Written by markov, Seth Herd, Ben Pace, et al. last updated

Outer Alignment (also known as the reward misspecification problem) is the problem of specifying a reward function which captures human preferences. Outer alignment asks the question - "What will we train our model to do?" Note that this is in the narrow technical sense of selecting a reward function, while wisely choosing a training target is a seperate issue; see the list below.

Overall, outer alignment as a problem is intuitive enough to understand, i.e., is the specified loss function aligned with the intended goal of its designers? However, implementing this in practice is extremely difficult. Conveying the full “intention” behind a human request is equivalent to conveying the sum of all human values and ethics. This is difficult in part because human intentions are themselves not well understood. Additionally, since most models are designed as goal optimizers, they are all susceptible to Goodhart’s Law which means that we might be unable to foresee negative consequences that arise due to excessive optimization pressure on a goal that would look otherwise well specified to humans.

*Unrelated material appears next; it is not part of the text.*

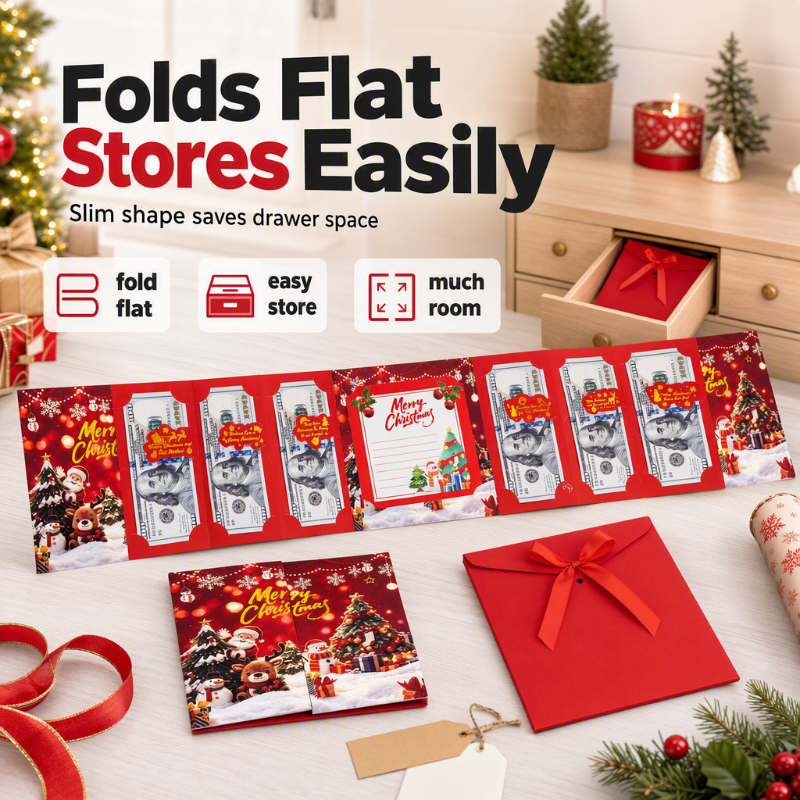 Give Cash Gifts Instantly! Festive Foldout Christmas Money Holder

To solve the outer alignment problem, some sub-problems that we would have to make progress on include specification gaming, value learning, and reward shaping/modeling. Some proposed solutions to outer alignment include scalable oversight techniques such as IDA, as well as adversarial oversight techniques such as debate.

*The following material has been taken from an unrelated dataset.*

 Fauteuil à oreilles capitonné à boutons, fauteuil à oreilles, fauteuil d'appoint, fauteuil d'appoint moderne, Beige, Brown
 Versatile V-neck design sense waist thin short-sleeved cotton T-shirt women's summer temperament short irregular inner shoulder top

Outer Alignment vs. Inner Alignment

This is often taken to be separate from the inner alignment problem, which asks: How can we robustly aim our AI optimizers at any objective function at all?

It should be kept in mind that you can have both inner and outer alignment failures together. It is not a dichotomy and often even experienced alignment researchers are unable to tell them apart. This indicates that the classifications of failures according to these terms are fuzzy. Ideally, we don't think of a binary dichotomy of inner and outer alignment that can be tackled individually but of a more holistic alignment picture that includes the interplay between both inner and outer alignment approaches.

 

  • Inner alignment: Does the model learn to do what you trained it to do?
    • Or does it create a mesaoptimizer?
    • Relevant example: take over the world as a mesoptimized goal includes perform appropriately in testing to avoid detection as a subgoal
  • Outer alignment: Does your training set actually train the model to do what you think you want?
    • Example: training a model to detect hidden equipment won't do what you want if all the training set with hidden equipment was taken from a sunny day, while all the negative examples were taken on cloudy days (figuratively but not literally a thing that happened)
  • Alignment target selection: This is a separate potential point of failure.
    • If you get inner alignment and outer alignment right, but you selected "make me a lot of money" as your alignment target, you will probably be unhappy with your overall efforts. You failed at wisely selecting an alignment target.